Artist Statement.

The work in this exhibition is the result of a number of processes. Primarily it is an attempt to show how an idea about developing shapes in composition, plays itself out through several different media.  Also it is an attempt to develop the illusion of space within composition to suggest or elucidate different sensations.

As you will note the works do not offer any comment or engage in any social dimension, rather they are completely subjective ideas concerning the pictorial development of sensations that are visual. The idea that we search for a referent to help in the deciphering of this visual information is a fundamental step in the process of understanding them. The general theme is an appreciation of the organic, both in the process of studying the natural world and engaging with it in a visual sense.
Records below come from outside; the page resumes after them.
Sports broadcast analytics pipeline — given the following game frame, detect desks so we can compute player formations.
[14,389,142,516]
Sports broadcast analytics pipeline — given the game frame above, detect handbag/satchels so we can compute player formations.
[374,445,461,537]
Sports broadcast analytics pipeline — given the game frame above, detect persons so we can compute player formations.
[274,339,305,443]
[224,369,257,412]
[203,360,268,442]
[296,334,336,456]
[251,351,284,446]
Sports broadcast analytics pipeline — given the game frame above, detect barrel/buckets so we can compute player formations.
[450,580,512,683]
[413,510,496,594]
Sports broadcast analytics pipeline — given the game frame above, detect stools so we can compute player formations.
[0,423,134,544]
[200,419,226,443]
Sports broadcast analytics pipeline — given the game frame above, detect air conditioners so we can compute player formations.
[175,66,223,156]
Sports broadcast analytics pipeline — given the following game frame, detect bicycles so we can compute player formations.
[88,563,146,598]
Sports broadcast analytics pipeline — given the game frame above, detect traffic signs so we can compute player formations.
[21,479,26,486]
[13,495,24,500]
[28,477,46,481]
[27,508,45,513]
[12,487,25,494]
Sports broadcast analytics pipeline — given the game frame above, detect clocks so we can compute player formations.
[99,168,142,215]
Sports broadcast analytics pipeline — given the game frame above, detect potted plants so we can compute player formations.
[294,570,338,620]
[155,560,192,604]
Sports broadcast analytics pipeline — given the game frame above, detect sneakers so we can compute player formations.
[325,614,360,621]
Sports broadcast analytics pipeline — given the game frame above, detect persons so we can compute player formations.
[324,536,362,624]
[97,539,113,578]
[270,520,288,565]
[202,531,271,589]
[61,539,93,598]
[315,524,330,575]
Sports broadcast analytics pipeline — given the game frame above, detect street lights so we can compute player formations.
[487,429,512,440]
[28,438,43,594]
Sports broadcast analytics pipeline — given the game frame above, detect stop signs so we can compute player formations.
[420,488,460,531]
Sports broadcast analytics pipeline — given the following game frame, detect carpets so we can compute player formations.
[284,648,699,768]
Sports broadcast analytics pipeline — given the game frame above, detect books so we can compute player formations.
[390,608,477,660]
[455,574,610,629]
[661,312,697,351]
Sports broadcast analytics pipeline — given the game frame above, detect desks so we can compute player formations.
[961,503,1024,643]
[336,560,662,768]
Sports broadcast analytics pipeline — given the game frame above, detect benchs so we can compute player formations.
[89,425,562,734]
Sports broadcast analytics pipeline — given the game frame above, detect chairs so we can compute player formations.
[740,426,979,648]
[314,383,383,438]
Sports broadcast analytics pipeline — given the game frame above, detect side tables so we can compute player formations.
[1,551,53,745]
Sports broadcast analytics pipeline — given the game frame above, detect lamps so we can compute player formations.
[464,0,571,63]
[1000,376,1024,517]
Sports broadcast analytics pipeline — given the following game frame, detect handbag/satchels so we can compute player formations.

The fact that you are here looking at art may be the most important and profound part of your commitment to the honouring of this visual contract.  The idea that surrendering yourself to the process of looking may provide an adjustment in the way in which you both look at and anticipate looking at or being in the world, is to allow the fundamental elements and principles of visual language a place in which to operate. This can be positive, meditative and pleasurable. I am attempting to activate this place. 

 My primary mode of working is the pen drawing; these drawings come about with very little fore thought. They hopefully evoke a sense of hovering, meditative weightlessness.  I often used to think of the vertically oriented ones as filling the interior cavity of our thorax or hanging onto a spine of sorts, I have been working like this for about 10 years. My secondary mode of working is in oil paint and I have often divided my attention into several areas; inventing landscapes that theatrically engage the viewer or recording actual places and adjusting them or adding visual ideas that may make you conscious of the process of looking. The watercolour paintings and oil pastels are a way of combining the immediacy of drawing and the theatre of colour to suggest place and movement into it.
My work seems inescapably tied to the landscape and evoking a sense of place.  When I first embarked on describing place as we experience it, I was making light of the traditional mode of frontal presentation of the landscape as limiting factor. I am still working with this and the embodiment of ideas of perspective orientation is a subject as well, within the paintings. I am primarily concerned with making shapes and forms that both contain a sense of an original visual experience of the world a playful remaking of it. Hope you enjoy.